In the excerpt on the Chicago Annenberg Challenge, how large was the Annenberg Foundation's grant in Chicago?
** start of SELECTED TEXT **
I had an email alert from Education Week just now and it is important enough to pass on. Read Backers Say Chicago Project Not ‘Radical’.

The Chicago Annenberg Challenge, chaired from 1995 to 1999 by Barack Obama, is being portrayed by John McCain’s campaign as an attempt to push radicalism on schools.

The project undertaken in Chicago as part of a high-profile national initiative reflected, however, mainstream thinking among education reformers. The Annenberg Foundation’s $49.2 million grant in the city focused on three priorities: encouraging collaboration among teachers and better professional development; reducing the isolation between schools and between schools and their communities; and reducing school size to improve learning.

The other eight urban projects that received money from the foundation under the Annenberg Challenge initiative, launched in 1993 by the philanthropist Walter H. Annenberg, pursued similar aims…

Last week, the campaign of Sen. McCain, the Republican nominee, posted a Web ad asserting that “Ayers and Obama ran a radical education foundation together” that distributed more than $100 million to “ideological allies.”

Mr. Ayers and Ms. Hallett, who was then the executive director of the Cross City Campaign for Urban School Reform, led a citywide group called the Chicago School Reform Collaborative that met frequently throughout 1994 to write a proposal to secure Annenberg funding.

“They are taking what was a very positive civic undertaking to improve public schools and characterizing it as something it was not at all,” Ms. Hallett said of the bloggers, commentators, and TV and radio hosts who for months have been discussing Sen. Obama’s association with Mr. Ayers. (“Ayers Controversy First Smoldered, Now Flares Bright,” Oct. 15, 2008.)
** end of SELECTED TEXT **
** start of MATERIAL SHOWN **
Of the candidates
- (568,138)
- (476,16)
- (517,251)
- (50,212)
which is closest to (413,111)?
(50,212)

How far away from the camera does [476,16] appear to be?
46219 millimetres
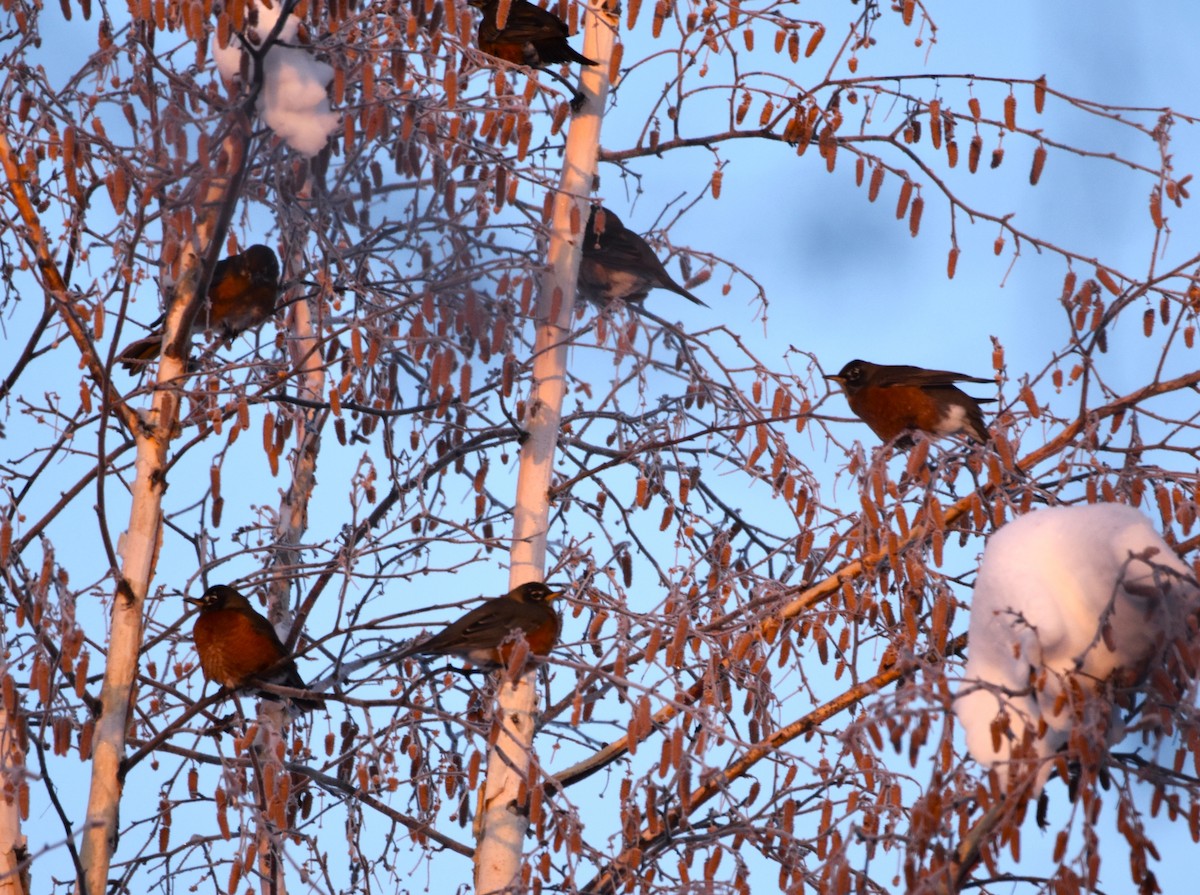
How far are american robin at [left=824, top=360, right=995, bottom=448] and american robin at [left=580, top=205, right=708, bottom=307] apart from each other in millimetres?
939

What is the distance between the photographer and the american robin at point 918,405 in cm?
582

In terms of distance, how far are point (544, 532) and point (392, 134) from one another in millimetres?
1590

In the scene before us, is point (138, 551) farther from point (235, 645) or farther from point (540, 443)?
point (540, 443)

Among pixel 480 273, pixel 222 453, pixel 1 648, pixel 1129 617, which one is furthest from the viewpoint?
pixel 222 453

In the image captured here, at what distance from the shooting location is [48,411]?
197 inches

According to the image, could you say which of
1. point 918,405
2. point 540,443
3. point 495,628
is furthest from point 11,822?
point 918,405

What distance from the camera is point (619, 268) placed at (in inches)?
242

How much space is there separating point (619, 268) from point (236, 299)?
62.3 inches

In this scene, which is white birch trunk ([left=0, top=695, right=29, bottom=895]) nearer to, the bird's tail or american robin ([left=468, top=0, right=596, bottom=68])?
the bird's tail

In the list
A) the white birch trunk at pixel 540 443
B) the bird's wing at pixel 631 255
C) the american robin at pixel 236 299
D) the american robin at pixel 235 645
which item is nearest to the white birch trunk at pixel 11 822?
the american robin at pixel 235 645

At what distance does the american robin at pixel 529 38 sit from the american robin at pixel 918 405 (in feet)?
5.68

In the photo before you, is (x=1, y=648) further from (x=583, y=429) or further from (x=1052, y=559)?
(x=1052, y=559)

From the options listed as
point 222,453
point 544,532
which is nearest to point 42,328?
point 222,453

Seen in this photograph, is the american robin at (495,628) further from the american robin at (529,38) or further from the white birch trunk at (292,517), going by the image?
** end of MATERIAL SHOWN **
> FULL RESPONSE: $49.2 million